Драка – при всей своей отвратительности – прозаически обыденна. Как обыденна и последовавшая за ней страшная сцена: появившиеся дружинники выводят скомороха во двор, деловито бьют его всем телом о дерево, разбивают вдребезги гусли. Но всего больше поражает здесь другое: люди, только что смеявшиеся, не воспринимают творящееся зло как нечто из ряда вон выходящее или хотя бы любопытное. Мужики и бабы равнодушно молчат, через сарай спокойно проходит девочка. И если до этого вся сцена была снята в рассеянном освещении – за окнами лил дождь, – то именно с появлением дружинников через щели сарая стали пробиваться лучи яркого солнца. Даже как-то веселее стало. Но самым неожиданным и одновременно глубоко художественным оказался один штрих в актерском поведении Ролана Быкова: когда его выводят во двор, он оборачивается и виновато улыбается оставшимся.
Никакого впечатления – во всяком случае, внешне выраженного – не оказывает расправа со скоморохом и на Андрея.
Однако в сцене есть второй, более глубинный слой. Прозаически трезво показана привычность народа к жестокой обыденности и к беспросветности, даже ощущение им своей виновности (улыбка скомороха!). Кажется, все умерло в этих душах. Но та женская протяжная песня, которая началась в тихой части эпизода, слышалась все время и кончилась только с его концом. А когда скомороха ударили о дерево и он застонал, за кадром раздалось женское рыдание. Среди присутствующих никто не поет и не рыдает. Кто же это? Не сама ли Русь оплакивает себя и рыдает по своей участи?
Противоречивый образ народа, данный в начале фильма, закреплен позднее, в эпизоде «Страсти по Андрею». Рублев спорит с Феофаном Греком:
И далее: «…он все работает, работает, несет свой крест смиренно, не отчаивается, а молчит и терпит, только бога молит, чтобы сил хватило. Да разве не простит таким всевышний темноты их…» Слова эти мы слышим уже в начале сцены, в которой образ народа возводится до высот вселенского предания о восхождении Христа на Голгофу и его распятии. Христа и других персонажей этого предания Рублев, а через него и Тарковский видят не в библейских одеяниях, а в одеждах и в обстановке средневековой Руси. В пластической форме здесь реализуются слова Рублева о народе: «несет свой крест». И действительно, несет на себе крест русский мужик, несет, ступая лаптями по снегу, а за ним идут простые русские женщины; их сопровождают те же конные дружинники, которых мы видим и в других эпизодах.
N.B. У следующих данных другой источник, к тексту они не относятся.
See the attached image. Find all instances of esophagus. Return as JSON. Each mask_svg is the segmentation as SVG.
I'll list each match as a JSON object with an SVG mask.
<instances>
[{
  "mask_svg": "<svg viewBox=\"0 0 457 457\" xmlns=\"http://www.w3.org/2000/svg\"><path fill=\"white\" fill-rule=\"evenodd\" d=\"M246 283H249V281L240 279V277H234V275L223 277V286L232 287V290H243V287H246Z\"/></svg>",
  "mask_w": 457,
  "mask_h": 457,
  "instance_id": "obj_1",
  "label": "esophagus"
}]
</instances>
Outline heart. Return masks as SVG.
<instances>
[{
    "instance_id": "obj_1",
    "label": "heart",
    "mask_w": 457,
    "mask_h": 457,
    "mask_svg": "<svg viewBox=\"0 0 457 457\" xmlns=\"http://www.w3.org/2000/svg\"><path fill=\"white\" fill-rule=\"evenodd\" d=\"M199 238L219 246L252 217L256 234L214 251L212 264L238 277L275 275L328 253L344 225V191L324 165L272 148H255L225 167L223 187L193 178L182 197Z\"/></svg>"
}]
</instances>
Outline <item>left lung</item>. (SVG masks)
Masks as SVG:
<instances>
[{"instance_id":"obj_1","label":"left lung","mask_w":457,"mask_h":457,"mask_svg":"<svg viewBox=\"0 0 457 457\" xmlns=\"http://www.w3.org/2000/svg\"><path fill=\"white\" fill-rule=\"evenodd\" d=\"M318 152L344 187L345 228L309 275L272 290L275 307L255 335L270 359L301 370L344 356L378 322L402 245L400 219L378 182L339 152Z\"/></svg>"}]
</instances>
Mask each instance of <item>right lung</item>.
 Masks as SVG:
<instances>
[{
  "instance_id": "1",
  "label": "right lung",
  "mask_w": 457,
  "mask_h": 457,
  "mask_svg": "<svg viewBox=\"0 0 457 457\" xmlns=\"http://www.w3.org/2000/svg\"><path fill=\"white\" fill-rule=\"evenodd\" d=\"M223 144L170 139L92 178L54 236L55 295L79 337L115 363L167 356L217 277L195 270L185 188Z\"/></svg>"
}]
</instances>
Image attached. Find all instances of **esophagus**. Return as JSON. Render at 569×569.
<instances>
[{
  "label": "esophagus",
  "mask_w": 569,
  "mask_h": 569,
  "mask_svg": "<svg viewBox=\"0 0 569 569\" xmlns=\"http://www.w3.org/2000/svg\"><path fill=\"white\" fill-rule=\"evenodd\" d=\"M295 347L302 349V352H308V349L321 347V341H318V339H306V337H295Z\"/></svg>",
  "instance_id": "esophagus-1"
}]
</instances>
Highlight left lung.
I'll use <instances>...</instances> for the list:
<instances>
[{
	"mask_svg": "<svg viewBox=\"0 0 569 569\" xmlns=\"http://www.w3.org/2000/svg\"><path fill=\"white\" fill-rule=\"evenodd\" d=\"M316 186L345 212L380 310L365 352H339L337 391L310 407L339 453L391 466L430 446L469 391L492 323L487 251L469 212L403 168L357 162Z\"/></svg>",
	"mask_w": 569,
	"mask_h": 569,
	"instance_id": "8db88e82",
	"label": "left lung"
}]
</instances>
Тайна необыкновенно сильного художественного воздействия сцены распятия – в соединении начал подчеркнуто обобщенных с резко заземленными. Строгие композиции кадров; сосредоточенное выражение лиц участников процессии; торжественный ритм как внутрикадрового движения, так и монтажа; слова Рублева, в которых раскрывается общечеловеческий смысл происходящего; музыка Овчинникова – мерная поступь глухих ударов – сменяется во время распятия все усиливающимся звучанием женского хорала. И вместе с тем – снег, прорубь в реке, крестьянские одежды, российские дома и городские стены, простонародные лица любопытствующего люда.
Особенно впечатляет кадр: «Христос» проходит к месту казни по снежному гребню мимо маленькой круглолицей девочки, стоящей за гребнем так, что видна только ее голова. Девочка смотрит на мученика снизу вверх и улыбается, обнажая свои редкие зубы.
Итак, темный, не сознающий себя народ-страдалец, терпеливо несущий свой крест. Но образ этот развертывается сюжетно. Почти сразу же за сценой распятия следует эпизод «Праздник», в котором народ предстает совершенно иным.
На пути во Владимир Андрей Рублев и Даниил Черный со своими подмастерьями попадают в чисто языческую деревню. В этом есть художественное преувеличение. Впрочем, на наш взгляд, вполне оправданное. Языческие верования в русском народе сохранялись после принятия христианства очень долго, вплоть до XIX века. В Средние же века они порой спорили с главенствующей религией. Академик Б. Рыбаков называл это явление двоеверием. Академик Д. Лихачев оценивает это по-другому. Он считает, что христианство «вбирало в себя… языческие обычаи». И даже более категорично: «Нет двух наук в математике, не было двоеверия и в крестьянской среде». Однако, несмотря на различие в научных определениях двух ученых, существо дела для нас не меняется – в русской деревне XV века преследуемые церковью языческие верования были сильны, и поэтому авторы фильма «Андрей Рублев» вполне могли пойти на сгущенное их выражение.
Русские люди из языческой деревни в «Празднике» не только вольны в проявлении своих естественных человеческих чувств, но и понимают их несовместимость с общепринятыми, навязанными им сверху религиозными установлениями. Еретики – они осознают свое еретичество и не боятся его.